··· Data supplied ···

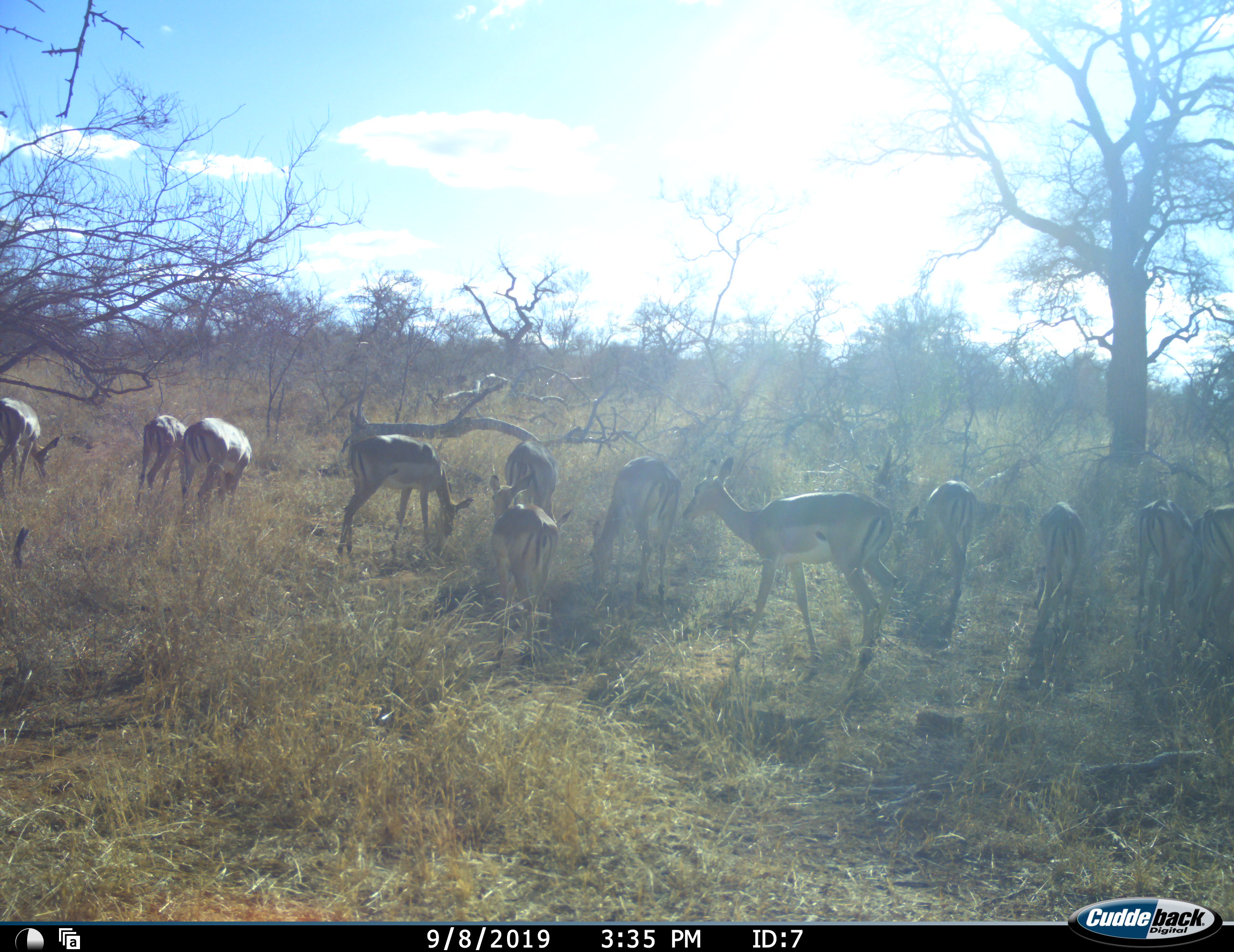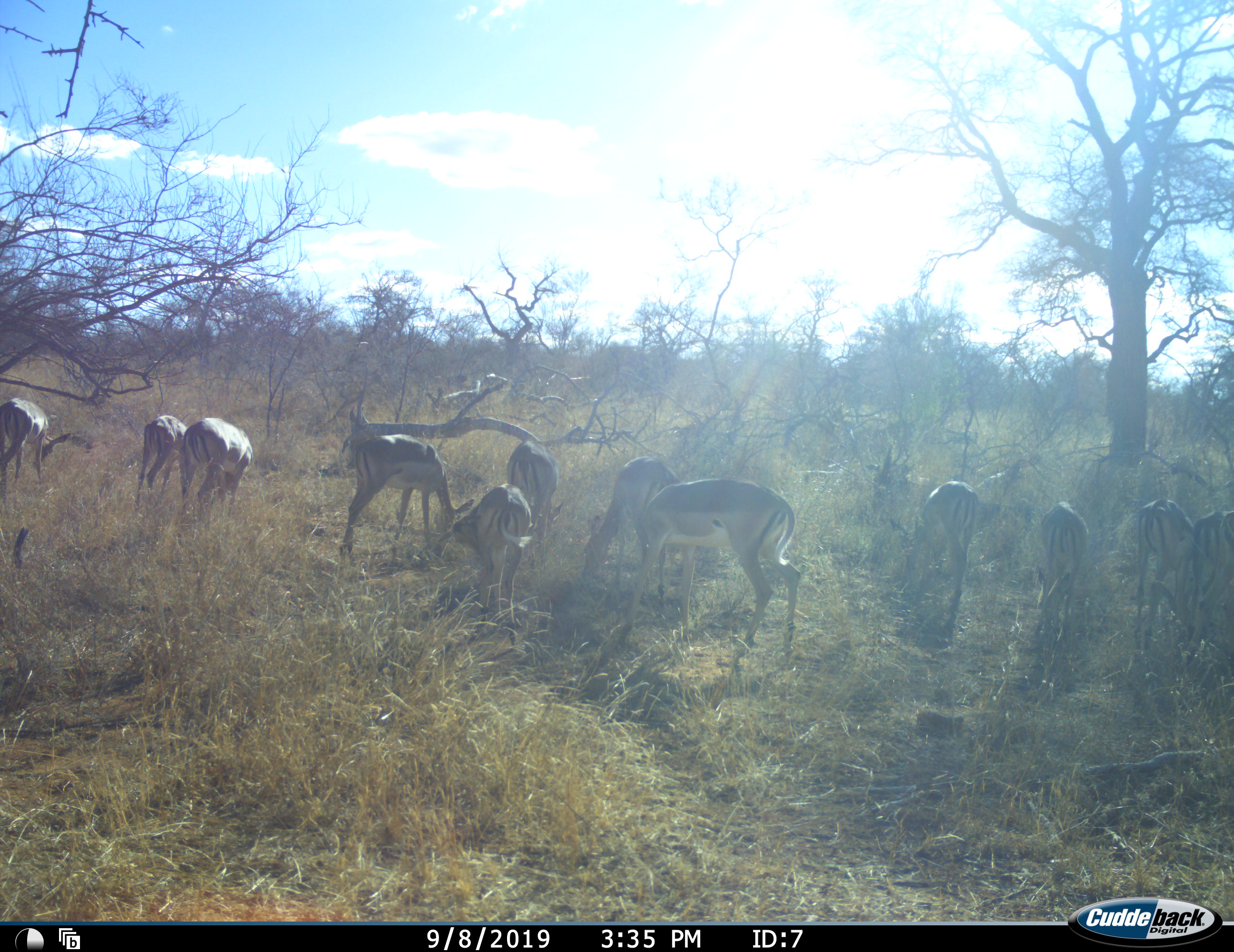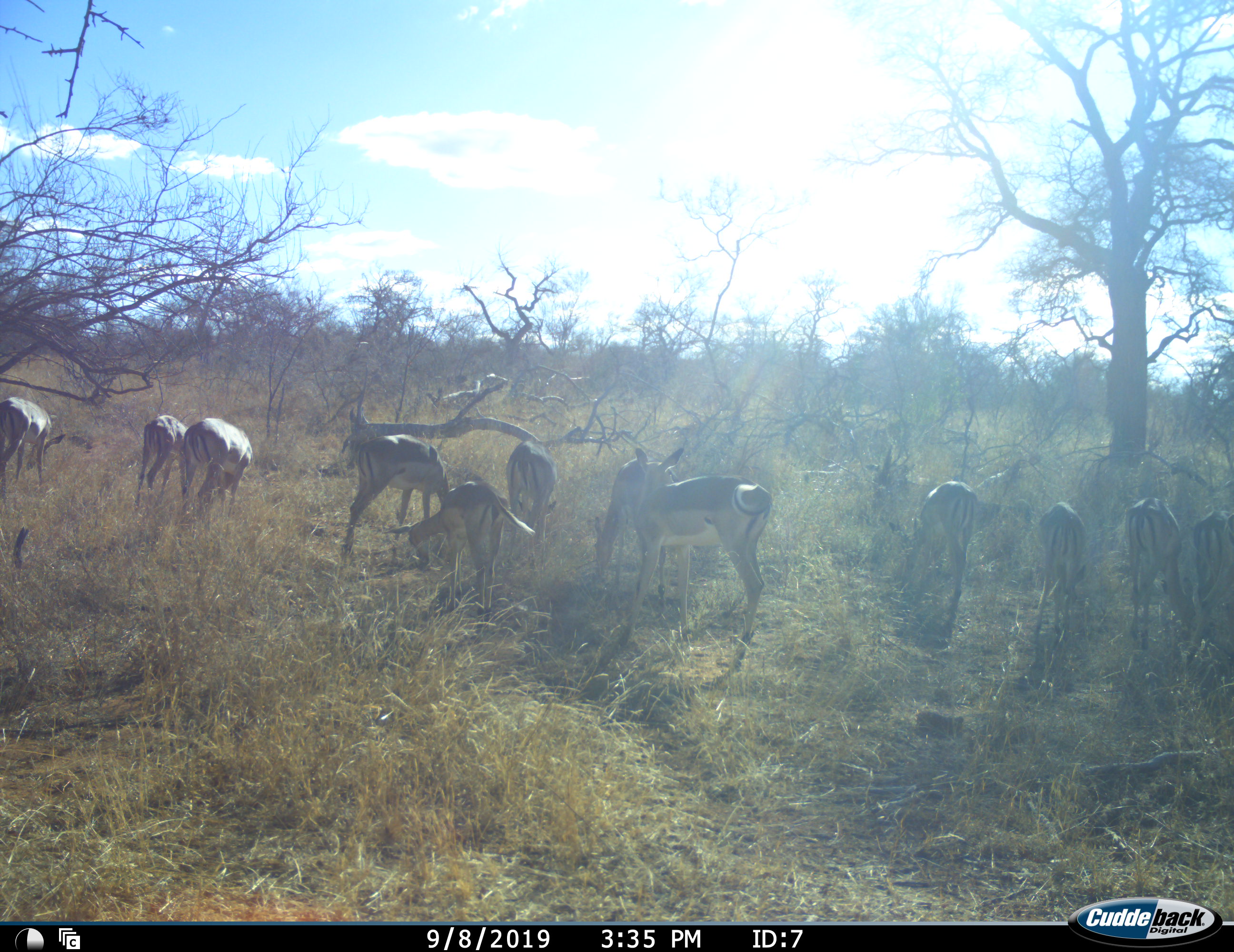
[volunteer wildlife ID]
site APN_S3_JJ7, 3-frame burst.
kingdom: Animalia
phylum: Chordata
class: Mammalia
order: Artiodactyla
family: Bovidae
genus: Aepyceros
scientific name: Aepyceros melampus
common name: impala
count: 11-50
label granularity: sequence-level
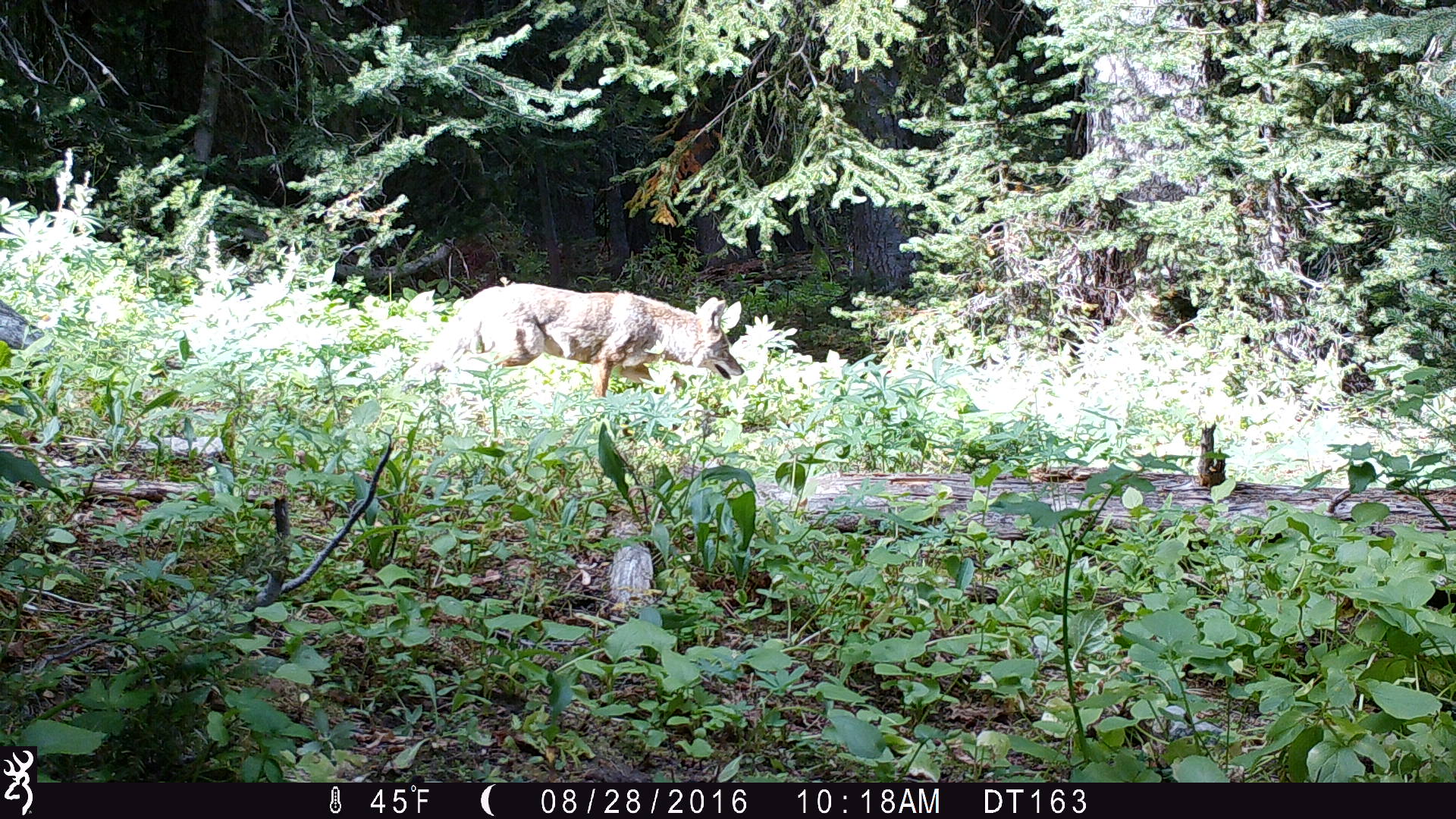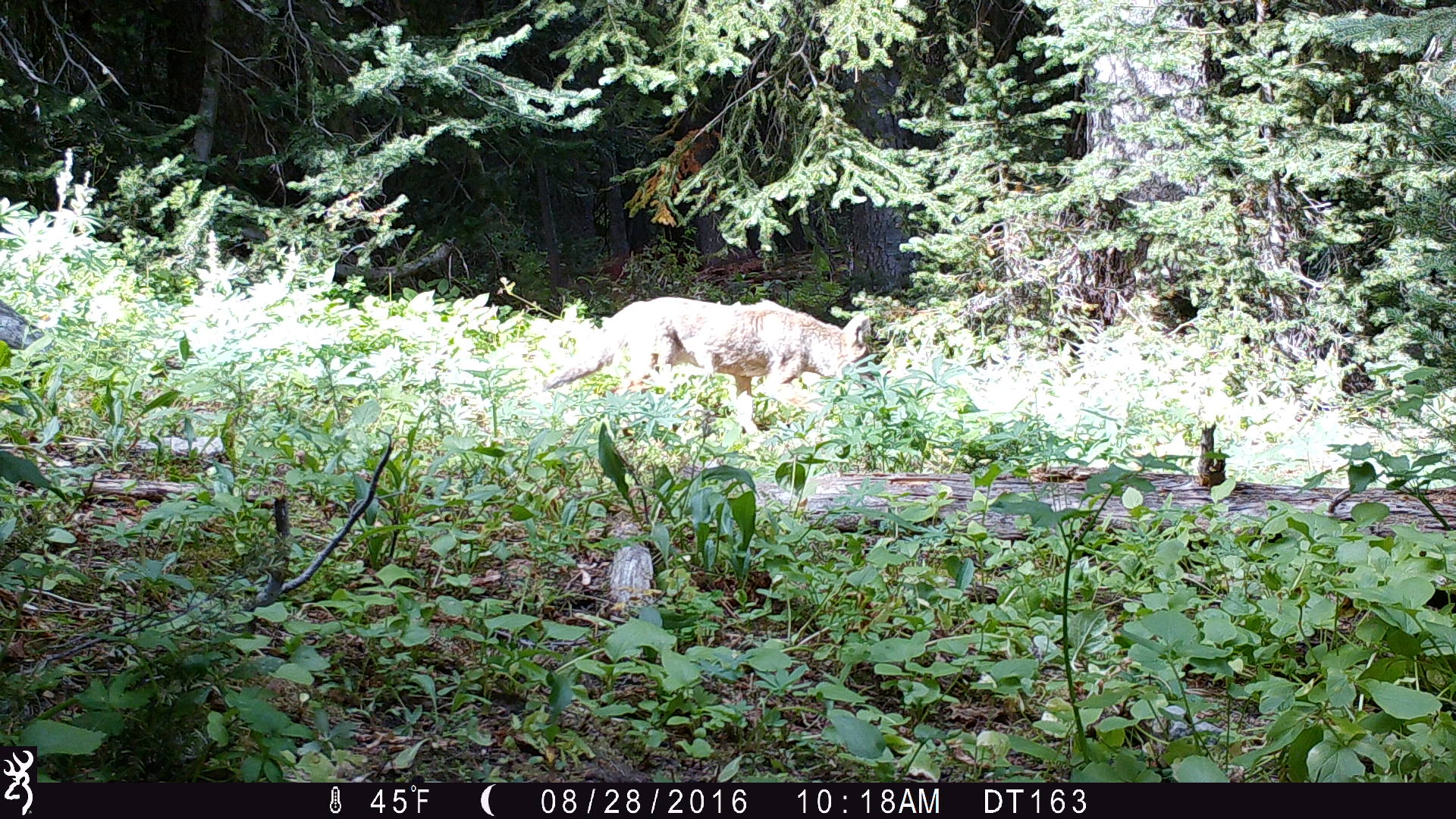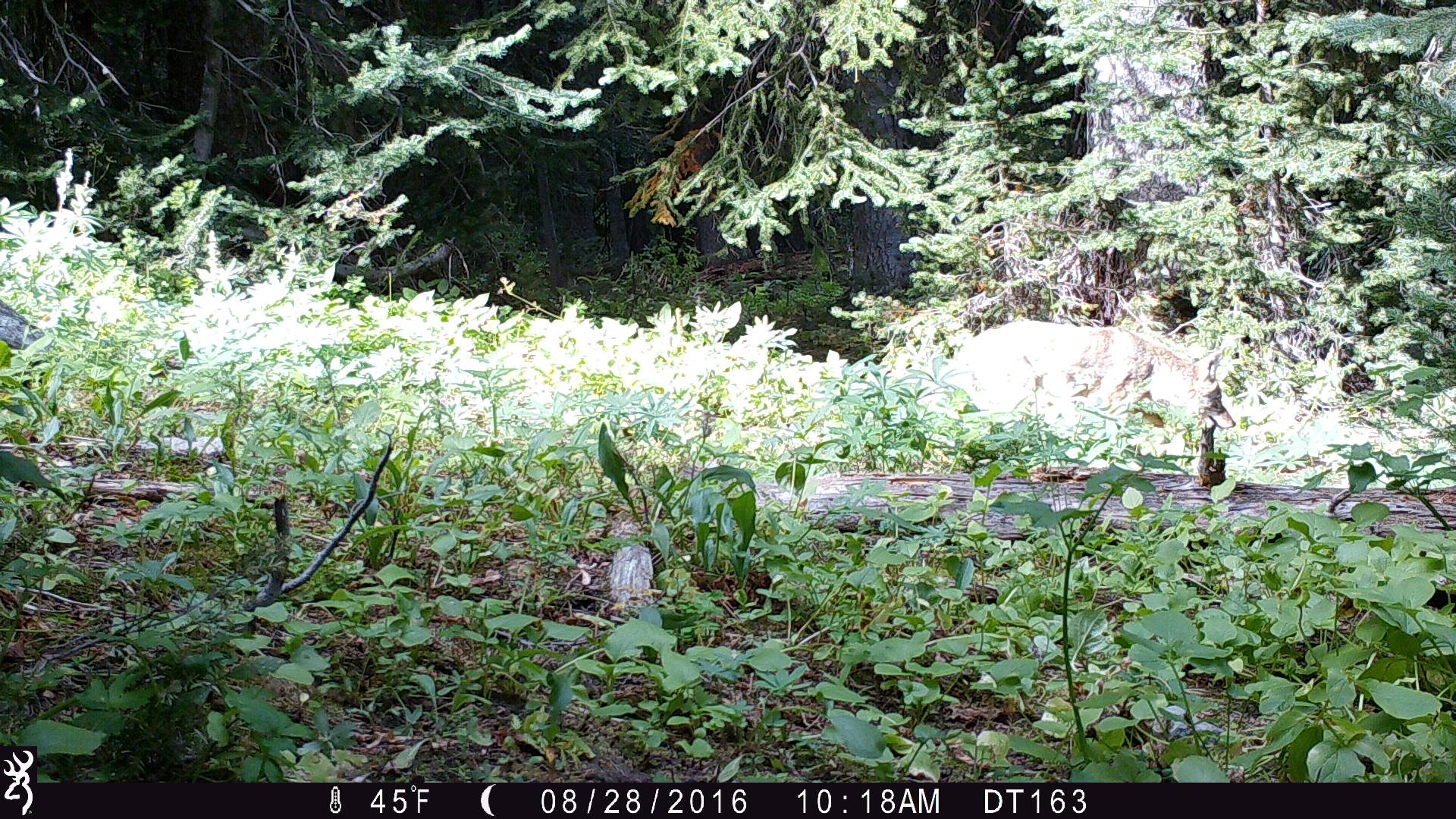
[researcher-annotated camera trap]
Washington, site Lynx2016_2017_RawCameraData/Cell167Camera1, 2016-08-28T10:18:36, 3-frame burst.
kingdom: Animalia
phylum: Chordata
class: Mammalia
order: Carnivora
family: Canidae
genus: Canis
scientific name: Canis latrans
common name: coyote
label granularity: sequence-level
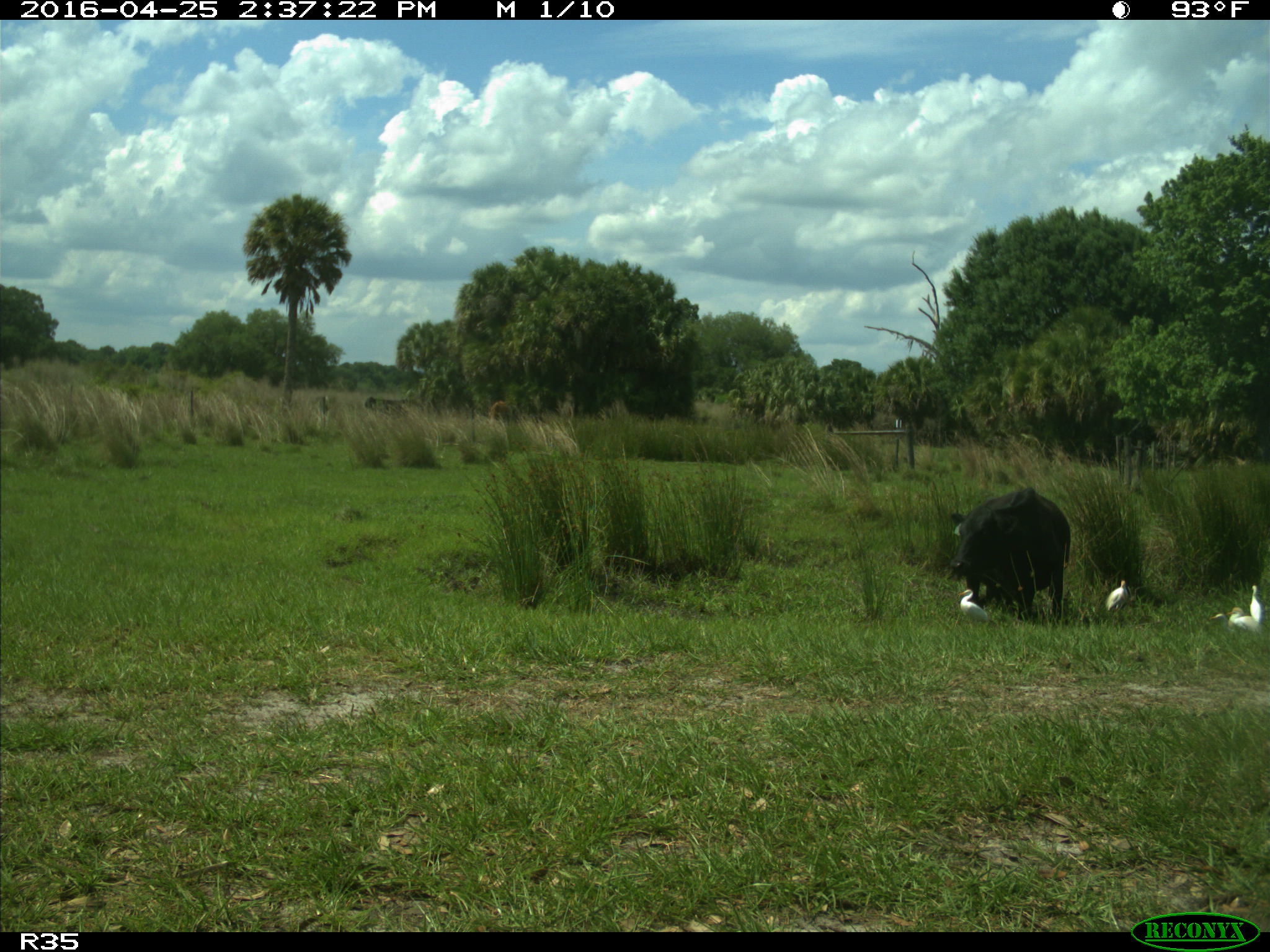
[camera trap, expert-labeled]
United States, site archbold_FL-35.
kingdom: Animalia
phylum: Chordata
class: Mammalia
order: Artiodactyla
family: Bovidae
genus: Bos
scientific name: Bos taurus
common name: domestic cow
Bos taurus (domestic cow).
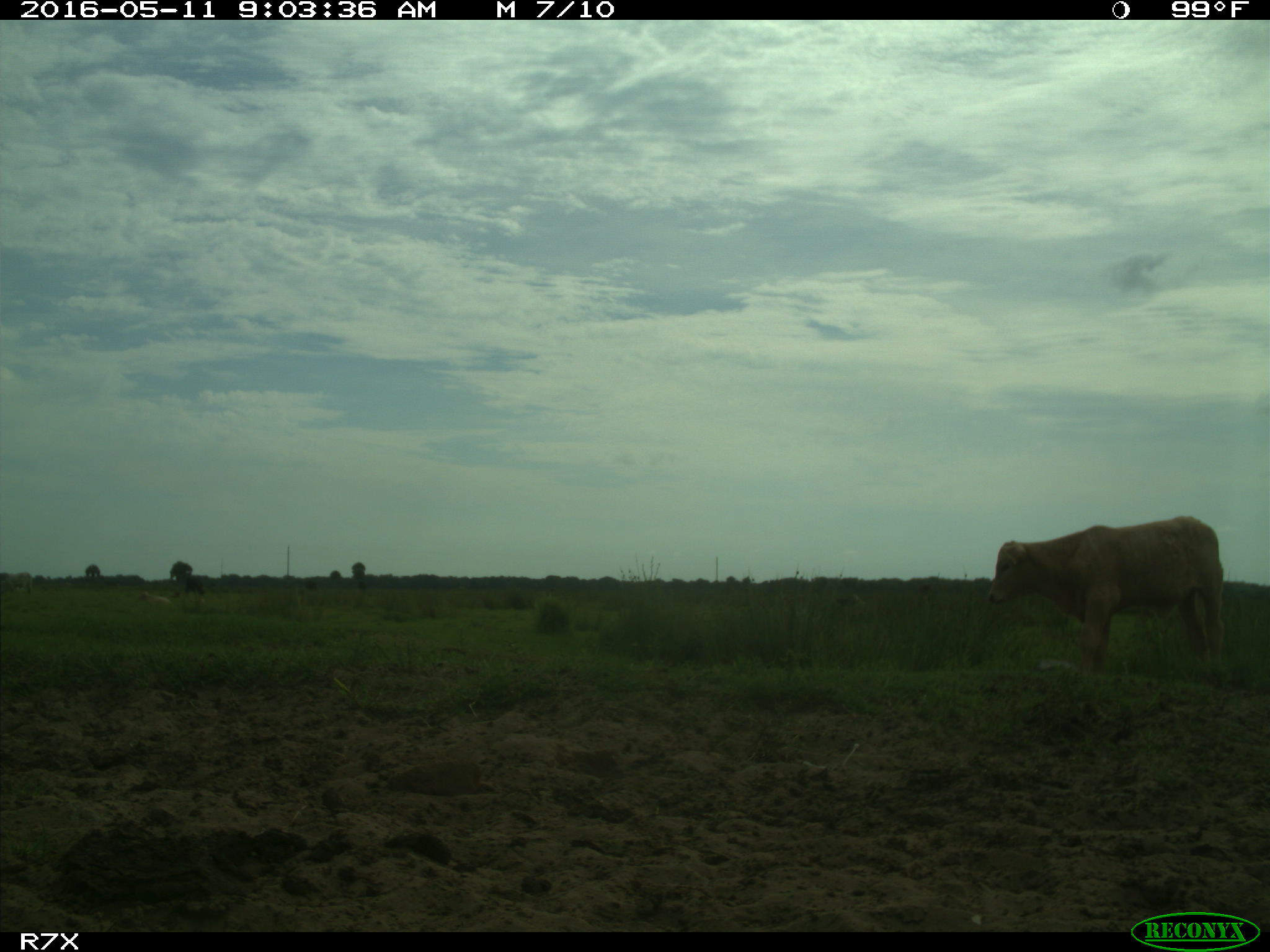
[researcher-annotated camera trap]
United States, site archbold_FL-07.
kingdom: Animalia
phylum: Chordata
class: Mammalia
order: Artiodactyla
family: Bovidae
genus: Bos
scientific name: Bos taurus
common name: domestic cow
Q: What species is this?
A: Bos taurus (domestic cow).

···

**Required action**.
Could the data above be copied out exactly, with no pictures kept?

**Your solution**.
[volunteer wildlife ID]
site APN_S3_JJ7, 3-frame burst.
kingdom: Animalia
phylum: Chordata
class: Mammalia
order: Artiodactyla
family: Bovidae
genus: Aepyceros
scientific name: Aepyceros melampus
common name: impala
count: 11-50
label granularity: sequence-level
[researcher-annotated camera trap]
Washington, site Lynx2016_2017_RawCameraData/Cell167Camera1, 2016-08-28T10:18:36, 3-frame burst.
kingdom: Animalia
phylum: Chordata
class: Mammalia
order: Carnivora
family: Canidae
genus: Canis
scientific name: Canis latrans
common name: coyote
label granularity: sequence-level
[camera trap, expert-labeled]
United States, site archbold_FL-35.
kingdom: Animalia
phylum: Chordata
class: Mammalia
order: Artiodactyla
family: Bovidae
genus: Bos
scientific name: Bos taurus
common name: domestic cow
Bos taurus (domestic cow).
[researcher-annotated camera trap]
United States, site archbold_FL-07.
kingdom: Animalia
phylum: Chordata
class: Mammalia
order: Artiodactyla
family: Bovidae
genus: Bos
scientific name: Bos taurus
common name: domestic cow
Q: What species is this?
A: Bos taurus (domestic cow).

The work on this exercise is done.